Posted August. 21, 2021 07:27,   

Updated August. 21, 2021 07:27


“In the future, physical work will be a choice, if you want to do it you can.”

American electric automaker Tesla said on Thursday (local time) that it will develop a humanoid robot called, “Tesla Bot,” choosing artificial intelligence (AI) robot as its future growth engine following automobile and officially announcing its advance into a new business.

During Tesla’s AI Day event held at the Silicon Valley on the day, Tesla CEO Elon Musk said the Tesla Bot will be capable of performing tasks that are “unsafe, repetitive, or boring,” and its prototype should be available next year. “Tesla is arguable the world’s biggest robotics company,” Musk said confidently, adding, “Our cars are basically semi-sentient robots on wheels.” Codenamed Optimus, the Tesla Bot is expected to be applied with Tesla’s cutting-edge technologies, including Autopilot features and the Dojo supercomputer system.

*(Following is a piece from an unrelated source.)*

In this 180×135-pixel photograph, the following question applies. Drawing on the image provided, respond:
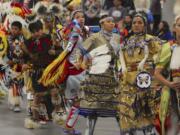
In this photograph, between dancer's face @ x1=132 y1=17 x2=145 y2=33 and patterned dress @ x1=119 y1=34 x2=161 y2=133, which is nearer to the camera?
patterned dress @ x1=119 y1=34 x2=161 y2=133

Musk introduced the Tesla Bot in his presentation titled, “What’s Next For AI Beyond Our Vehicle Fleet,” detailing its specifications. Musk said the Tesla Bot is “meant to be friendly, navigate the human world,” adding it will be able to go to the store for groceries. Like the humanoid robot in the film “I, Robot,” Tesla’s humanoid robot is expected to run errands or play the role of an assistant for humans.

The unveiled Tesla Bot is going to be around 5.8 feet tall and 125 pounds, and will run as fast as 5 miles per hour. It is capable of carrying 45 pounds thanks to 40 electric actuators attached to its arms, legs, neck, and joints.

Although the official purpose of the event was to recruit AI talent, people paid more attention to the new technologies Tesla will unveil. Tesla also unveiled the D1 chip independently designed by the automaker for its Dojo supercomputer system. Dojo, which would be operational next year, is expected to significantly improve autonomous driving performance by advancing AI technologies that recognize and process vast amounts of data collected by cameras on vehicles.